-- EXCERPT follows --

Expressing her shock, Bangladeshi-Swedish writer Taslima Nasreen, who too lives in exile like Rushdie, said she worried about the safety of those ‘citical of Islam’. “I just learned that Salman Rushdie was attacked in New York. I am really shocked. I never thought it would happen. He has been living in the West, and he has been protected since 1989. If he is attacked, anyone who is critical of Islam can be attacked. I am worried.”
British novelist Hari Mohan Nath Kunzru, better known Hari Kunzru, said that Rushdie was “determined to live his life as if there were no threat, but this possibility has always been at the back of the minds of all of his friends”.
Indian writer Amritav Ghosh wished Rushdie a speedy recovery and tweeted: “Horrified to learn that Salman Rushdie has been attacked at a speaking event in upstate New York. Wish him a speedy recovery.”
Meanwhile, the US senator of New York Chuck Schumer called the incident a ‘shocking and appalling attack on freedom of speech and thought.’ “I hope Mr. Rushdie quickly and fully recovers and the perpetrator experiences full accountability and justice,” he added.

-- EXCERPT concluded --
-- RECORDS follows --

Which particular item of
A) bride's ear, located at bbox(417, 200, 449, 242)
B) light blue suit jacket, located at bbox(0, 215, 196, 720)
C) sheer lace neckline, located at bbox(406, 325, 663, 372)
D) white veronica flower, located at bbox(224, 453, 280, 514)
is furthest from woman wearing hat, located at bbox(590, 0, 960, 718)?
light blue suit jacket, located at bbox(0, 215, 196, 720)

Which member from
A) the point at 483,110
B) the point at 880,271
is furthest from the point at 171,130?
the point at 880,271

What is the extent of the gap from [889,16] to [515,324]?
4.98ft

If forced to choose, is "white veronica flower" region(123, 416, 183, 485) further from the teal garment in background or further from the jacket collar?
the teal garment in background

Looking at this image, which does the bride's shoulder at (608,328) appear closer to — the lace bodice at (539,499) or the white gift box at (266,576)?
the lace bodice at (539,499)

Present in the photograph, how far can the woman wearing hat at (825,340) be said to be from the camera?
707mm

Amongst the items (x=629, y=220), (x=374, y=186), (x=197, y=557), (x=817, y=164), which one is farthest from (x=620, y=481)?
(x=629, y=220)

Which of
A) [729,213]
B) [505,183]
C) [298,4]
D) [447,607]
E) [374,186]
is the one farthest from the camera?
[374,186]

-- RECORDS concluded --

* **WHAT YOU NEED TO DO**
Could you carry the excerpt on reactions to the attack on Salman Rushdie forward from its last sentence?

* **ANSWER**
The Mumbai-born novelist was speaking at an event at the Chautauqua Institution when the suspect ran up onto the stage and attacked Mr Rushdie and an interviewer. He reportedly stabbed Rushdie in the neck. The author was then transported by helicopter to a local hospital.
New York governor Kathy Hochul says she has directed police to assist “however needed” with the investigation into the stabbing. “Our thoughts are with Salman & his loved ones following this horrific event,” she wrote on Twitter.
Rushdie faced death threats and went into hiding for nearly a decade after his book The Satanic Verses was published in 1988. A year after the book’s publication, Iran’s Supreme Leader Ayatollah Khomeini offered a $3million reward to whoever executes Rushdie, BBC reported.